William Kent and Brown’s Big Break
When Brown was 23, he moved to Wotton, owned by Sir Richard Grenville. From here, he made his way to Stowe in Buckinghamshire owned by Lord Cobham. Stowe was recognised as being an estate that experimented with different types of gardening styles and it was here that Brown worked under William Kent who was making a name for himself remodelling geometric gardens and softening their rigid formalism. Kent introduced the idea of having pathways that winded through green spaces, rather than tracks that divided gardens bluntly and harshly. He commented once that ‘all gardening is landscape painting’ having begun his career as an artist.
Kent, rather than Brown, is considered to have invented the first iteration of the landscape garden and MP Horace Walpole described how Kent ‘leaped the fence, and saw that all nature was a garden’. However, it was Brown who took this idea to new heights. Kent’s gardens, like that at Stowe, still embodied an element of grandeur and formality, incorporating statues and temples. Brown’s gardens, however, blurred the lines between art and nature and created landscapes that privileged the beauty of the English countryside as it was.
Nevertheless the two men became firm friends due to the shared belief that ‘nature abhors straight lines’. In 1742, at just 26, Brown became the head gardener at Stowe and helped Lord Cobham to expand his home and re-energise his great estate. This was Brown’s first commission, though he had help from Kent, and he replaced the garden’s parterres with a smooth, expansive lawn and added in a romantic Grecian Valley. The magnificent Grecian Valley became an iconic feature of Cobham’s splendid garden, which would become renowned for its rolling lawns, wildflower meadows and clusters of trees. It was here that Brown’s unique abilities really became evident and he remained at Stowe for ten years, marrying Bridget Wayet and starting a family.
With access to Lord Cobham’s extensive and impressive network of friends, Brown soon became sought after by aristocrats and the like who were eager to have their gardens transformed in the way Cobham’s had been. As a result, Lord Cobham would ‘loan’ Brown out on other work. When Brown and Kent both died in 1749, Brown left Stowe and began to set out on his own as a ‘garden consultant’.
Brown the ‘Improver of Grounds’
Thanks to Brown’s skill and Cobham’s address book, by 1750 Brown had secured several lucrative commissions including at Croome d’Abiot in Worcestershire and Warwick Castle in Warwickshire. At Croome Court, Brown drained the marshy ground and channelled the water to create a beautiful lake. With Brown’s help, the lost and overgrown parkland around the Court was brought to life and restored. For Brown, Croome became his ‘first and favourite child’ in terms of garden design and he would continue to work on it periodically for the rest of his life.
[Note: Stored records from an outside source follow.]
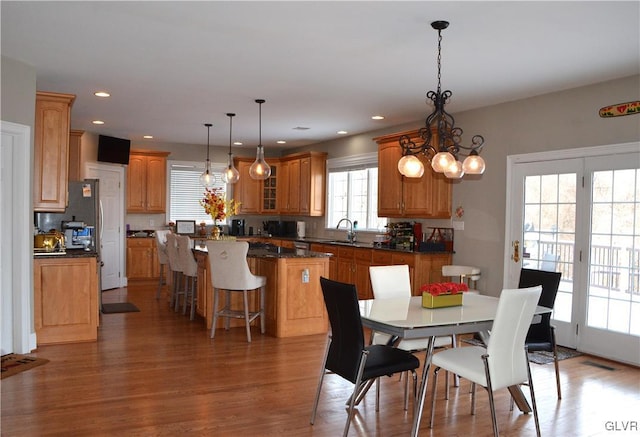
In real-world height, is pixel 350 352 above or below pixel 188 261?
below

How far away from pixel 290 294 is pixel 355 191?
11.6ft

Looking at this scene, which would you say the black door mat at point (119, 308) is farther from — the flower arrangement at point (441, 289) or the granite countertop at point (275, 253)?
the flower arrangement at point (441, 289)

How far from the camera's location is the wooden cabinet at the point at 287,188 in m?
9.48

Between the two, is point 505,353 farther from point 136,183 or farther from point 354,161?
point 136,183

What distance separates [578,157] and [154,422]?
458 cm

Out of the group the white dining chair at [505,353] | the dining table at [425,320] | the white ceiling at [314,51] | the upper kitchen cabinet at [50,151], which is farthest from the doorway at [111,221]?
the white dining chair at [505,353]

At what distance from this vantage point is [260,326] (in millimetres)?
6094

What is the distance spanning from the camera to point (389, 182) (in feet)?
24.4

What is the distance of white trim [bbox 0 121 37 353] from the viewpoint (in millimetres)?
4793

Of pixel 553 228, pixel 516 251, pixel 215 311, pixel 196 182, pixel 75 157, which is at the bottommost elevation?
pixel 215 311

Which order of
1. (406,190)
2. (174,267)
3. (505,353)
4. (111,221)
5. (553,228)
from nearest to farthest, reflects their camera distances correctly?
(505,353)
(553,228)
(174,267)
(406,190)
(111,221)

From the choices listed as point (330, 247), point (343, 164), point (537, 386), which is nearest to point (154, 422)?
A: point (537, 386)

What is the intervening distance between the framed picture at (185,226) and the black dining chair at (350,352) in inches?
284

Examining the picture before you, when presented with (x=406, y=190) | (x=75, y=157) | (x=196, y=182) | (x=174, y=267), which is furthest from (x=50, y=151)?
(x=196, y=182)
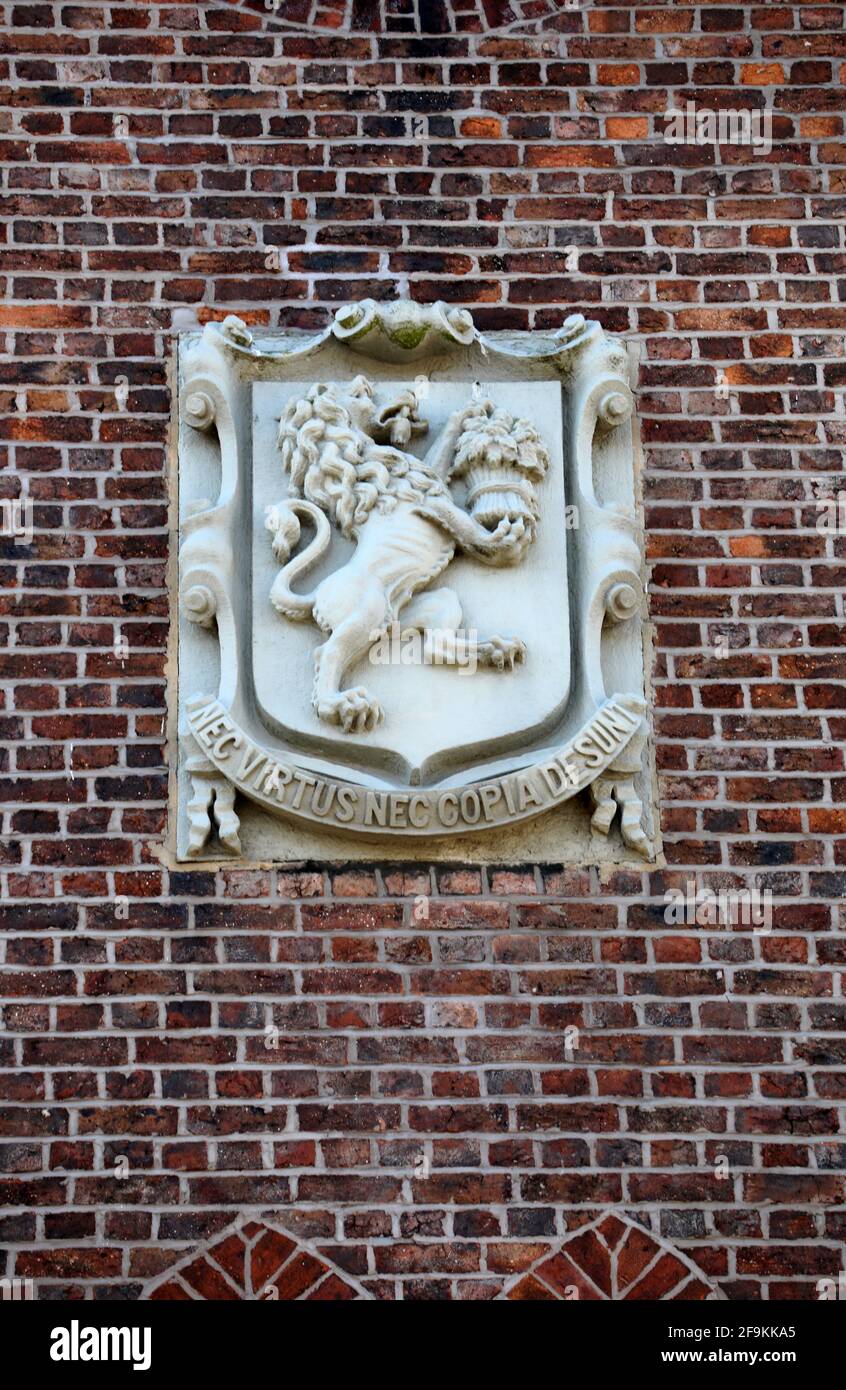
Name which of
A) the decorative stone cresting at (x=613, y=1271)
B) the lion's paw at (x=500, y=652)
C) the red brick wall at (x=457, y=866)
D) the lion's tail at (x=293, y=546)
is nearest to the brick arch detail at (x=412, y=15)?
the red brick wall at (x=457, y=866)

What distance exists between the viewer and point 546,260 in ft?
20.9

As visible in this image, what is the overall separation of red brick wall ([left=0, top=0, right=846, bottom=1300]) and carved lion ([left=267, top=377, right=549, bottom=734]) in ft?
1.13

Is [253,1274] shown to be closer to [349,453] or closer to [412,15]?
[349,453]

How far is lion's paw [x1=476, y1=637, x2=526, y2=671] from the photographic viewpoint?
584cm

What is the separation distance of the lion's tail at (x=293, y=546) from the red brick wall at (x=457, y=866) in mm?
298

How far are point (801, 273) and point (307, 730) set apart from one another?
5.96 ft

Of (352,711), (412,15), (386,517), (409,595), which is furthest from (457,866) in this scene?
(412,15)

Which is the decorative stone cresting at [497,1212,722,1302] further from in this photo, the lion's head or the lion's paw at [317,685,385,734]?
the lion's head

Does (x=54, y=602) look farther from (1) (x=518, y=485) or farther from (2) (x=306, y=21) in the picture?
(2) (x=306, y=21)

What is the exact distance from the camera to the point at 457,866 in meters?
5.77

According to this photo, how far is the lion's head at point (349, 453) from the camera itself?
5.98 m

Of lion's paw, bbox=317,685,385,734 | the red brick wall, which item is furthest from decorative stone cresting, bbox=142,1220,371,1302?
lion's paw, bbox=317,685,385,734

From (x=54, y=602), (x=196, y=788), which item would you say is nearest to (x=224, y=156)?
(x=54, y=602)

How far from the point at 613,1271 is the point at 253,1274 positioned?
2.59 feet
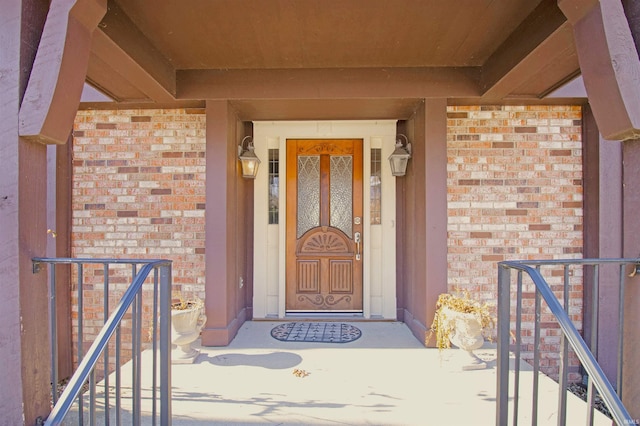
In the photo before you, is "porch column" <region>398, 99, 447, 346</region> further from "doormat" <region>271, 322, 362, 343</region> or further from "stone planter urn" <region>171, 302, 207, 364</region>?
"stone planter urn" <region>171, 302, 207, 364</region>

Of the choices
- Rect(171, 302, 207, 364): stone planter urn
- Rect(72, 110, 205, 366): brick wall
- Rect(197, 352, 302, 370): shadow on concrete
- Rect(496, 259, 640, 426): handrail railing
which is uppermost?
Rect(72, 110, 205, 366): brick wall

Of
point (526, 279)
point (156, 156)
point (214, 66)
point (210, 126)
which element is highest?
point (214, 66)

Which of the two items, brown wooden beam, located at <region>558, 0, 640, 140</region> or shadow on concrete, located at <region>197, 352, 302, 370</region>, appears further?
shadow on concrete, located at <region>197, 352, 302, 370</region>

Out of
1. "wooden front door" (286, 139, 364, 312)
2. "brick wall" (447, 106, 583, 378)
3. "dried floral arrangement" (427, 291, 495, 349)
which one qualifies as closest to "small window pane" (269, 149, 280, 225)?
"wooden front door" (286, 139, 364, 312)

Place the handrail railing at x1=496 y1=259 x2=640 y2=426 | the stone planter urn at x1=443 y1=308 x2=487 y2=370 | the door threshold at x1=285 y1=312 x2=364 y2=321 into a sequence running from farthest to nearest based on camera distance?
1. the door threshold at x1=285 y1=312 x2=364 y2=321
2. the stone planter urn at x1=443 y1=308 x2=487 y2=370
3. the handrail railing at x1=496 y1=259 x2=640 y2=426

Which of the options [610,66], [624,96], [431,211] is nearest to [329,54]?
[431,211]

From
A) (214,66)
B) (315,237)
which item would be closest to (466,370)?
(315,237)

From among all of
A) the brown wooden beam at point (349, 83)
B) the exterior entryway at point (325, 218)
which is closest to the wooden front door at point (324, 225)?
the exterior entryway at point (325, 218)

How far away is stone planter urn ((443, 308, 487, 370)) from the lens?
2.90 metres

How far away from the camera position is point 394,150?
13.7 feet

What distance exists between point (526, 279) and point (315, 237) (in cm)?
231

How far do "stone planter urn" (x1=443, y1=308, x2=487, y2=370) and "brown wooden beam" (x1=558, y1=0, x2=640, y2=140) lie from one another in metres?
1.60

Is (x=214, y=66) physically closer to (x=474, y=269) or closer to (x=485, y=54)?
(x=485, y=54)

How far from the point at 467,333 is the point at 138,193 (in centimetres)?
346
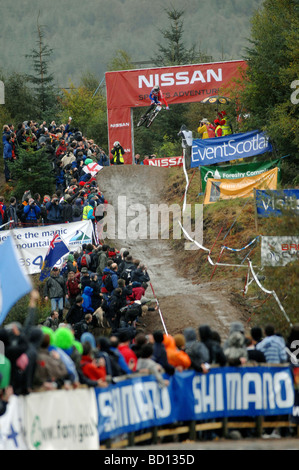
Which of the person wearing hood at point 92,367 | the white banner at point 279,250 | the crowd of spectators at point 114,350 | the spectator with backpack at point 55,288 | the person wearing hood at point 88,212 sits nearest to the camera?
the crowd of spectators at point 114,350

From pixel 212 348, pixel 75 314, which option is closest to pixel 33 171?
pixel 75 314

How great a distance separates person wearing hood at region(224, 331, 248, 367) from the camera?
41.0 feet

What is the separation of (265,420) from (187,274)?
11.9 m

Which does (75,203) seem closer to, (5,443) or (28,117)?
(5,443)

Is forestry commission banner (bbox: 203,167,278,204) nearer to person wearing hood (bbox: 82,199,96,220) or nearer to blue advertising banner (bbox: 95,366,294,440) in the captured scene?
person wearing hood (bbox: 82,199,96,220)

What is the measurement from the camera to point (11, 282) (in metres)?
11.3

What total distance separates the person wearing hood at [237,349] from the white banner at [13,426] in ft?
12.9

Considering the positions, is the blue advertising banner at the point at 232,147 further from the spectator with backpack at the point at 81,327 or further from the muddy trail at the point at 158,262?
the spectator with backpack at the point at 81,327

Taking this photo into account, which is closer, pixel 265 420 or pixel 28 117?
pixel 265 420

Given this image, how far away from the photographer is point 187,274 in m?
24.7

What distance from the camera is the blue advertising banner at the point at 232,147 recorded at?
27781 millimetres

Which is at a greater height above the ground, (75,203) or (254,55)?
(254,55)

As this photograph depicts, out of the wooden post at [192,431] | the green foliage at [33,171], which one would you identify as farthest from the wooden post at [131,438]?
the green foliage at [33,171]
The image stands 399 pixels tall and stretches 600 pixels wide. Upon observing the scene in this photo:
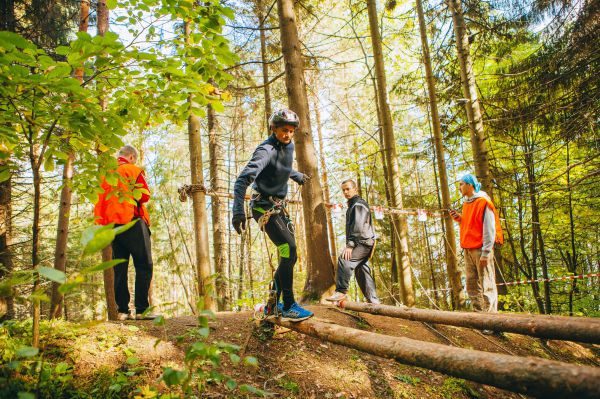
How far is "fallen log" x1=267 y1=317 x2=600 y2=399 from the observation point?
1.42m

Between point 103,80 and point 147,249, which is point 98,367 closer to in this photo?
point 147,249

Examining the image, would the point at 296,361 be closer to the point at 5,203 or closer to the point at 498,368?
the point at 498,368

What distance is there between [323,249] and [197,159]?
350 centimetres

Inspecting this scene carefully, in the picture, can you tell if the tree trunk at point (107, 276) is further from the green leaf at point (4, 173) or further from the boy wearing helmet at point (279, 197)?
the green leaf at point (4, 173)

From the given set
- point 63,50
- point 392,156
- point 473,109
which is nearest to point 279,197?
point 63,50

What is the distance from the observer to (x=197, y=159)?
273 inches

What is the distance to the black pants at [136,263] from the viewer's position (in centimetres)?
410

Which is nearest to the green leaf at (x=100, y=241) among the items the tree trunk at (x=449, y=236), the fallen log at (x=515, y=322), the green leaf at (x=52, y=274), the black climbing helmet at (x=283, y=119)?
the green leaf at (x=52, y=274)

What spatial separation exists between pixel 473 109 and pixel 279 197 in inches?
253

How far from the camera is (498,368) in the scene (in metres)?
1.70

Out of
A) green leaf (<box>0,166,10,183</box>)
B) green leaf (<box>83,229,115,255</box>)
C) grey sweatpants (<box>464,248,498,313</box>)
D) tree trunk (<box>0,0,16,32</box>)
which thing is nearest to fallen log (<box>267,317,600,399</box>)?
green leaf (<box>83,229,115,255</box>)

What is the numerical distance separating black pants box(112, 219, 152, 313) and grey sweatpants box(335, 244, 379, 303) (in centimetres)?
272

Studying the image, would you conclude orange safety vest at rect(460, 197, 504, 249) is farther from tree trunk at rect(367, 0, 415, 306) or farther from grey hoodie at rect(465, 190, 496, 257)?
tree trunk at rect(367, 0, 415, 306)

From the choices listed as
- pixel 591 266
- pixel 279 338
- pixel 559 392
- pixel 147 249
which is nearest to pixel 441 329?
pixel 279 338
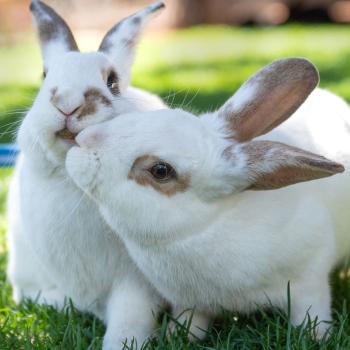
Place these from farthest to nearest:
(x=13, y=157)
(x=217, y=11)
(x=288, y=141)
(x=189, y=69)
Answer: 1. (x=217, y=11)
2. (x=189, y=69)
3. (x=13, y=157)
4. (x=288, y=141)

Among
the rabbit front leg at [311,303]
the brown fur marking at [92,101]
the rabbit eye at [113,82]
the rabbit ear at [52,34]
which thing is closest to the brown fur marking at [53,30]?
the rabbit ear at [52,34]

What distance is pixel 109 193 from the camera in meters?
2.84

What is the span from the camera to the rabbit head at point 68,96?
9.72 ft

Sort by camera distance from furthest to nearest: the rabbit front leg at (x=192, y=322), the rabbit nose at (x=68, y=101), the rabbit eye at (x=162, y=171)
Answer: the rabbit front leg at (x=192, y=322) → the rabbit nose at (x=68, y=101) → the rabbit eye at (x=162, y=171)

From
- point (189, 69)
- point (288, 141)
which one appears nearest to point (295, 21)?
point (189, 69)

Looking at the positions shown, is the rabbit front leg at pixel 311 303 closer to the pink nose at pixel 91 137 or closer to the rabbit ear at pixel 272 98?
the rabbit ear at pixel 272 98

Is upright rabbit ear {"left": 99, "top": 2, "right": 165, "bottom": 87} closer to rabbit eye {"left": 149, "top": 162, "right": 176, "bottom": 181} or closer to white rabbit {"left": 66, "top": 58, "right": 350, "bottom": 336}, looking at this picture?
white rabbit {"left": 66, "top": 58, "right": 350, "bottom": 336}

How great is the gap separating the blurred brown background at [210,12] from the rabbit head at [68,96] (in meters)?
9.08

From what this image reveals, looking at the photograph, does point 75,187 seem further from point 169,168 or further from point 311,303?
point 311,303

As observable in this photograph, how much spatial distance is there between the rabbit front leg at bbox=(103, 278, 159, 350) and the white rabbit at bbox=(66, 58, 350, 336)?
0.17 meters

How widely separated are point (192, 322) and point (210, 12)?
11092mm

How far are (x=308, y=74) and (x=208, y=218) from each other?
2.08ft

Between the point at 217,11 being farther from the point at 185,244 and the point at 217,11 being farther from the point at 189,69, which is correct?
the point at 185,244

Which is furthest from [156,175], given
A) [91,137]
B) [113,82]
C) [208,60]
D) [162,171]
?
[208,60]
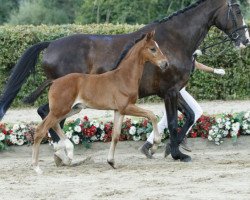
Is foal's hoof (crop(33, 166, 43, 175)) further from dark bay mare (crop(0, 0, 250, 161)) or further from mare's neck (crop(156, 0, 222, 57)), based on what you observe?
mare's neck (crop(156, 0, 222, 57))

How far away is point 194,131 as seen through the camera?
11.3 meters

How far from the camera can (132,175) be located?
8.82 metres

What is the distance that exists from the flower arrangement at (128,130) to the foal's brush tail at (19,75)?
1.04 meters

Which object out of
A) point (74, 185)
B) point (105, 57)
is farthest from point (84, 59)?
point (74, 185)

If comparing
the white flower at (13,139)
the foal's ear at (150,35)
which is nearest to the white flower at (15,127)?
the white flower at (13,139)

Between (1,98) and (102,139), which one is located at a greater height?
(1,98)

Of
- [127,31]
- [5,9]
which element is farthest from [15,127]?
[5,9]

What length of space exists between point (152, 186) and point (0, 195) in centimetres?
150

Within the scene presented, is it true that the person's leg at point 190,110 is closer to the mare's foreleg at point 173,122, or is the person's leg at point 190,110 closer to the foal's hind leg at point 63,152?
the mare's foreleg at point 173,122

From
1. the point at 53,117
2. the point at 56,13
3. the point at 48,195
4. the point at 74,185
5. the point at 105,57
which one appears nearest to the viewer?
the point at 48,195

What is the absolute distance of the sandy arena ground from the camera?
760cm

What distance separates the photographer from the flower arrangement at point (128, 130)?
11.1 m

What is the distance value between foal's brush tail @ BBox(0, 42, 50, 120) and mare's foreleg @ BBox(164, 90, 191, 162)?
5.79ft

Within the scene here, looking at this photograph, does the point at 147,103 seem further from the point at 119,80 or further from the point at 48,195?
the point at 48,195
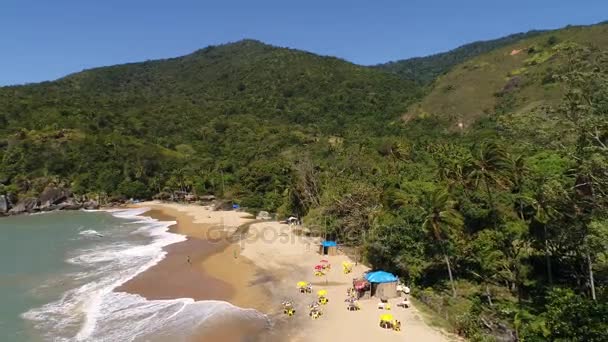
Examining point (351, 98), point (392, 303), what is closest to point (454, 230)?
point (392, 303)

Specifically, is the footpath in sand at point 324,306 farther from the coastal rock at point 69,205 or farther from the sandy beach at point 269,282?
the coastal rock at point 69,205

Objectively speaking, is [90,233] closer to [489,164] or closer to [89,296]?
[89,296]

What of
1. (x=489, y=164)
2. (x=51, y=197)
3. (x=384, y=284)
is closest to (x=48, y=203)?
(x=51, y=197)

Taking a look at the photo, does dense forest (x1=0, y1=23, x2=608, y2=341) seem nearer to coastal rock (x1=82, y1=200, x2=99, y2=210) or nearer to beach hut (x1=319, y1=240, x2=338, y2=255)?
beach hut (x1=319, y1=240, x2=338, y2=255)

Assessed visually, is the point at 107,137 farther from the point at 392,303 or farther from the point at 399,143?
the point at 392,303

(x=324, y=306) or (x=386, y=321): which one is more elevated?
(x=386, y=321)
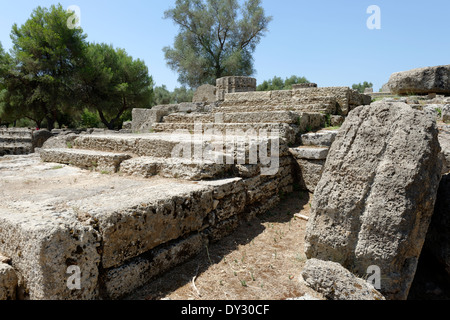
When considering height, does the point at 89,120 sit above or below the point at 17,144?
above

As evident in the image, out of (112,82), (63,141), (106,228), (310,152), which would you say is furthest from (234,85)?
(112,82)

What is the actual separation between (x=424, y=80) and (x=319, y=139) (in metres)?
5.85

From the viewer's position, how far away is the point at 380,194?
2213 mm

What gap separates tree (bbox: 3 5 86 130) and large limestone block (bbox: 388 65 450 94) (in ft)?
64.2

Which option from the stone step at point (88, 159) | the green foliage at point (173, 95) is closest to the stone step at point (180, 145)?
the stone step at point (88, 159)

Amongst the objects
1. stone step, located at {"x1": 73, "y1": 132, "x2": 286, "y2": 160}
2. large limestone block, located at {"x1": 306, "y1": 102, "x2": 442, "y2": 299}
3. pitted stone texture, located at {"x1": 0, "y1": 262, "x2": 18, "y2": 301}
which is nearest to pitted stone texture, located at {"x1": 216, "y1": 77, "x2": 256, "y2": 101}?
stone step, located at {"x1": 73, "y1": 132, "x2": 286, "y2": 160}

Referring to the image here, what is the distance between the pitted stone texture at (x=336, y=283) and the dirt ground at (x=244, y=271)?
Result: 86mm

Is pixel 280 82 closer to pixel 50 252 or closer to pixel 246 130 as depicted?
pixel 246 130

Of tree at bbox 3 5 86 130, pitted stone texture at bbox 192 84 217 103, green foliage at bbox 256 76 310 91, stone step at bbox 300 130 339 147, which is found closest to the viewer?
stone step at bbox 300 130 339 147

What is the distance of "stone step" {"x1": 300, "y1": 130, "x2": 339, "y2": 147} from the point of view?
14.9 feet

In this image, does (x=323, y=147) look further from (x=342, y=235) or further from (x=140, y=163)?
(x=140, y=163)

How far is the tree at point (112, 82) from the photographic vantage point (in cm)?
2166

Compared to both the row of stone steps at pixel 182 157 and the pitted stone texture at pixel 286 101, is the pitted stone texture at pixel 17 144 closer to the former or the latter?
the row of stone steps at pixel 182 157

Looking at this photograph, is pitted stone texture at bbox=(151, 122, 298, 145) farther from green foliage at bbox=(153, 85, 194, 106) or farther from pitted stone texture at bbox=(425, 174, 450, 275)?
green foliage at bbox=(153, 85, 194, 106)
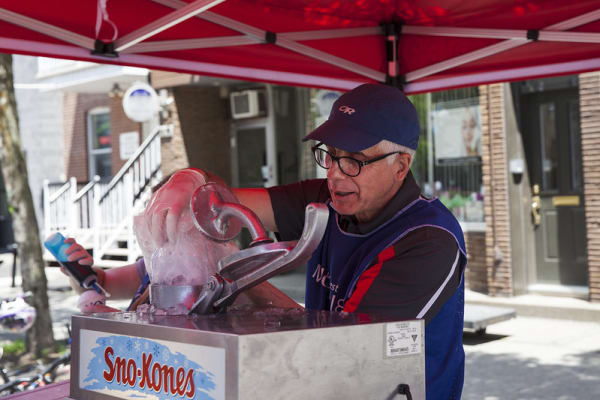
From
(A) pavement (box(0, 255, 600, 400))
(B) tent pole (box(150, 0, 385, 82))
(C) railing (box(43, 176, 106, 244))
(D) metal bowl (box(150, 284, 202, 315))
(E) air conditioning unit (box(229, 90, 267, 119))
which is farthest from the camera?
(C) railing (box(43, 176, 106, 244))

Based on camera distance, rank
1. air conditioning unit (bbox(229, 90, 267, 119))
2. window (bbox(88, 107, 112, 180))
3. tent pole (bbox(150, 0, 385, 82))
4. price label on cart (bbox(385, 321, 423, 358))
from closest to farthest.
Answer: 1. price label on cart (bbox(385, 321, 423, 358))
2. tent pole (bbox(150, 0, 385, 82))
3. air conditioning unit (bbox(229, 90, 267, 119))
4. window (bbox(88, 107, 112, 180))


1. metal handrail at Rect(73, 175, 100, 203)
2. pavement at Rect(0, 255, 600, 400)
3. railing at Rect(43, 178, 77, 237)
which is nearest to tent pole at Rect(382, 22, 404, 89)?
pavement at Rect(0, 255, 600, 400)

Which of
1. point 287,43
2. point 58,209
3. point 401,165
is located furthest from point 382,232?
point 58,209

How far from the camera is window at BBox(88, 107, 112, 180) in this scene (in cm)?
1780

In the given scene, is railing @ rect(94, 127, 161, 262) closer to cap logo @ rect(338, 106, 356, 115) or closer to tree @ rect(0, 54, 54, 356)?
tree @ rect(0, 54, 54, 356)

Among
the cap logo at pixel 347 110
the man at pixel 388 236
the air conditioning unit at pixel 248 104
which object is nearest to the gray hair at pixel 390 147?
the man at pixel 388 236

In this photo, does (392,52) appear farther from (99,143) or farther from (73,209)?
(99,143)

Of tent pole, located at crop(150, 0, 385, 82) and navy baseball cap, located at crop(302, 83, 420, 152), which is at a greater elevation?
tent pole, located at crop(150, 0, 385, 82)

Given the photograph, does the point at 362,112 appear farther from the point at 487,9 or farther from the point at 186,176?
the point at 487,9

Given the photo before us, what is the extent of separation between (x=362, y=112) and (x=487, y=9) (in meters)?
2.05

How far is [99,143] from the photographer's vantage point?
18047 mm

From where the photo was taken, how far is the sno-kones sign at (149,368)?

For the next thirty years, Brown was commissioned by various Earls and Dukes to work on their estates, redesigning the parks at Bowood House, Blenheim Palace, Sherborne Castle, Chatsworth and Highclere Castle. At each site, Brown remodelled the grounds, damming rivers to create expansive lakes. He reworked turf and strategically planted to trees to create the illusion of the idyllic pastoral vista. In this time, around 270 landscapes have been attributed to him.
In 1764, Brown became Royal Gardener to King George III and was housed with his family at Hampton Court Palace. However, he still continued his work with other clients and was extremely well-paid for his work. It is said that between 1761 and 1783 he held contracts valued around £320,000 – which translates to approximately £718 million in today’s money.
Brown died in 1783 but his work and innovative spirit did not die with him. Many other landscape gardeners continued to emulate his style and the integrity of his work is still clear today when visiting the sites that he transformed.